No one knew at the time, but nitrogen had continuously leaked into the room from a device designed to blast small puffs of pressurized gas to dust off the ventilation filters. Oxygen typically comprises about 21% of ambient air. On March 20, 2016, it was measured at 4.7%, slowly and lethally displaced by inbound nitrogen.

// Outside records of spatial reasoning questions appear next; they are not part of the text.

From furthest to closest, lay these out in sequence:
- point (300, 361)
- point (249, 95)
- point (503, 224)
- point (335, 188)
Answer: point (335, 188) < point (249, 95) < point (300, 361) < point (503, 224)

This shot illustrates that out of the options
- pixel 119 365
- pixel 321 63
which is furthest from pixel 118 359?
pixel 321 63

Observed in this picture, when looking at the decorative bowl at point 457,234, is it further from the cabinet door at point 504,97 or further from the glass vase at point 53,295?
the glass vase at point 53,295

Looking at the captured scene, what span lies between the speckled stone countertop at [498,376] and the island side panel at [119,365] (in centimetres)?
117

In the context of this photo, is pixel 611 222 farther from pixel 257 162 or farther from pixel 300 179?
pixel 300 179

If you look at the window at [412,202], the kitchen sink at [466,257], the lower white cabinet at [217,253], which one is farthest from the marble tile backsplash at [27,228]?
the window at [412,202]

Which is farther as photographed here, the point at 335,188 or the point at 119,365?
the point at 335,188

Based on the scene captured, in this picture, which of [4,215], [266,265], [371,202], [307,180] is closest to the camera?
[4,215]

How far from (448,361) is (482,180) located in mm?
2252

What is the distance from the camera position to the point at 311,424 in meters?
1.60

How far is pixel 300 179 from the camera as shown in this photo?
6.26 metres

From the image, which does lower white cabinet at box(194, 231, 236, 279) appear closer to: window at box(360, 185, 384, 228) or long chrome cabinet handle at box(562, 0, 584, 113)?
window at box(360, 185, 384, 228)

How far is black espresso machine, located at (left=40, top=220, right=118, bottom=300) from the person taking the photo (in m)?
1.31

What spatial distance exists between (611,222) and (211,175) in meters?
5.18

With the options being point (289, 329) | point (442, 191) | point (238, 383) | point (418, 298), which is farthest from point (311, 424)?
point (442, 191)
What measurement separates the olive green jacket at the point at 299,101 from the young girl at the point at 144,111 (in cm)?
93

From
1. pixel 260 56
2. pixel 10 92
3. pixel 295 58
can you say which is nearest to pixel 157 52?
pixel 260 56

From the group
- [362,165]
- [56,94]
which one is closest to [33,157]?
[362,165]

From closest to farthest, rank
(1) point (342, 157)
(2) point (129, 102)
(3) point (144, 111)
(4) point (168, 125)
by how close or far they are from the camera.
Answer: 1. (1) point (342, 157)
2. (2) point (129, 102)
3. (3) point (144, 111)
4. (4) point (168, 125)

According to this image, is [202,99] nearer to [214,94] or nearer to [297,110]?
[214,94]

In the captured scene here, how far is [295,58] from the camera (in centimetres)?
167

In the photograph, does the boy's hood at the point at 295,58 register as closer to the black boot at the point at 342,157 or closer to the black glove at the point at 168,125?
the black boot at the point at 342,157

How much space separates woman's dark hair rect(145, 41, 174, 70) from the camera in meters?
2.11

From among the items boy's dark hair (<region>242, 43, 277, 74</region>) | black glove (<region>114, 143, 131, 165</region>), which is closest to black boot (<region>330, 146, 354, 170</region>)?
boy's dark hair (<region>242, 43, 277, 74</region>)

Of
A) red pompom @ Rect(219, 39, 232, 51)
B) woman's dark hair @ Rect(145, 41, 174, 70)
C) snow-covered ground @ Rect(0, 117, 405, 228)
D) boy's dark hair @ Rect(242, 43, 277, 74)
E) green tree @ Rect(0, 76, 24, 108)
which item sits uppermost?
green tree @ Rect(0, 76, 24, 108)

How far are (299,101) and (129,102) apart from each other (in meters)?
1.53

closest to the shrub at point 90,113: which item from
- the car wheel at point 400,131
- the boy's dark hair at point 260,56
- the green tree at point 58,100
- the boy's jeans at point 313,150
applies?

All parties agree the nitrogen gas almost instantly killed Ray, who was tasked with inspecting fire extinguishers on site. But on Wednesday, the Ohio Supreme Court ruled that nitrogen gas is not “toxic,” as the law at the time required for a lawsuit accusing the company of a safety violation to prevail. The court’s ruling blocks Sharmel Culver, Ray’s widow, from punitive financial penalties that her lawyer said could have potentially been worth millions.
The six Republicans on the Ohio Supreme Court sided with TimkenSteel (now known as Metallus Inc.) and the Ohio Industrial Commission, which hears appeals of workers compensation claims. They agreed that because nitrogen is a primary component of the air we breathe, it’s not toxic.
An appeals court had at first reversed the Industrial Commission’s decision, finding that it was the amount of nitrogen in the air that made it toxic. Plenty of other naturally occurring substances can kill you, the judges found, and a critical mass of many chemical compounds can transform them from harmless to lethal.
The 6-1 decision this week from the Ohio Supreme Court’s Republicans means the security guard’s widow can’t seek millions in potential punitive damages. The case marks a win for the major industrial employer now known as Metallus.